At 37 days post-launch, Rankd SEO had proven the core concept worked and customers were willing to pay. Martins' immediate goal was to hit $5,000/month within three months, then $10,000/month after that. He planned to expand the database from 240+ guides to 500+ within six months. The key unknown was retention: would subscribers stick around long enough to make this a true recurring revenue business? His strategy was to continuously add new guides to maintain customer interest and justify the subscription.

Why It Worked
  • Martins validated the idea before over-investing by starting with 200 guides and launching immediately rather than waiting for perfection, proving market demand existed before scaling.
  • He built in a community where he already had credibility and audience (SEO forums, Reddit), bypassing the need for paid acquisition and achieving immediate traction.
  • The subscription model aligned with the product's value—building all 240+ links manually would take months, making recurring access genuinely valuable and hard to replace.
  • His personal stake in the problem (he used the service for his own sites) meant he could authentically market it and continuously improve based on his own needs.

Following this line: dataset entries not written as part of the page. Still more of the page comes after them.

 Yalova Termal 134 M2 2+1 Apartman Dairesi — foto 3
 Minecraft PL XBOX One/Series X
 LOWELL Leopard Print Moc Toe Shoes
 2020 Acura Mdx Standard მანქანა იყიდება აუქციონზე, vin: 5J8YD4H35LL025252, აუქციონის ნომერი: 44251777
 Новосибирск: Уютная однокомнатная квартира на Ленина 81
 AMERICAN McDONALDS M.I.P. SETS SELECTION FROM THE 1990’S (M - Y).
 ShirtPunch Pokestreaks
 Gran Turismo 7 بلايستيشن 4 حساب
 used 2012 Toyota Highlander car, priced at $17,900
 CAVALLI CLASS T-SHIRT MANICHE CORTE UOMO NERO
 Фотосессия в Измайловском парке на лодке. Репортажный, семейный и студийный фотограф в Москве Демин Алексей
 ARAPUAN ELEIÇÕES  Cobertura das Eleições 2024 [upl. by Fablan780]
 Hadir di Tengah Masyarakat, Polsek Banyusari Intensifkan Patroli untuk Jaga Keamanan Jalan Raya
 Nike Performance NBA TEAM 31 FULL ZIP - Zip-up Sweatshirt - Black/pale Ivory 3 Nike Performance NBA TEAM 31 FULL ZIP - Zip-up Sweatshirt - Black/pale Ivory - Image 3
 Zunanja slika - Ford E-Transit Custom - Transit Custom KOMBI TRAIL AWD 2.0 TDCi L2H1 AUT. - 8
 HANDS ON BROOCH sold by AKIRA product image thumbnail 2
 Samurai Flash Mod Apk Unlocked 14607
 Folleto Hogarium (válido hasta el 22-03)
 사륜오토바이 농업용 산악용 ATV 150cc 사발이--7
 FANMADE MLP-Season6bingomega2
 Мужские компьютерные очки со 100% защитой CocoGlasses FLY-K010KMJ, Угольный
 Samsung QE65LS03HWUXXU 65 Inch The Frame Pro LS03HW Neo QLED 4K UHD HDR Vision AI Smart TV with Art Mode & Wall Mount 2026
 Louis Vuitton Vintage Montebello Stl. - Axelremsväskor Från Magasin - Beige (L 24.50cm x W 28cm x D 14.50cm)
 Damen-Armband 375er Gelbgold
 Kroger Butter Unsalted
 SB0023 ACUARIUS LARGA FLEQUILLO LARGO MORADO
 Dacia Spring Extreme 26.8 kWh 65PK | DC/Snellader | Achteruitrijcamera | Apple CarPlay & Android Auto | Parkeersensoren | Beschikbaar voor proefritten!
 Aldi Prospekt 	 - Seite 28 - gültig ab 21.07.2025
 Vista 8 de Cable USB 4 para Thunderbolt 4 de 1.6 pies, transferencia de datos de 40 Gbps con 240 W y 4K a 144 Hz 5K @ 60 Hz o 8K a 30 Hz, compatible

  • Launching with social proof from his own websites (Google Search Console traffic spikes) gave early customers confidence that the backlinks actually worked.
How to Replicate
  • 1.Identify a problem you personally experience and document your own solution process meticulously before trying to sell it; this becomes your product MVP and proof of concept.
  • 2.Launch with an imperfect but functional product (200 guides, not 500) in a community where you already have an audience and reputation, prioritizing early validation over polish.
  • 3.Use your own case studies and results (website traffic increases, conversion improvements) as the primary sales tool, especially in forums and communities where authenticity matters.
  • 4.Choose a pricing model (subscription vs. one-time) that aligns with the ongoing value delivery—make the product so comprehensive that complete one-time setup is unrealistic.
  • 5.Automate or outsource content creation early (hiring a freelancer to scale guides) rather than becoming the bottleneck; this lets you focus on marketing and retention.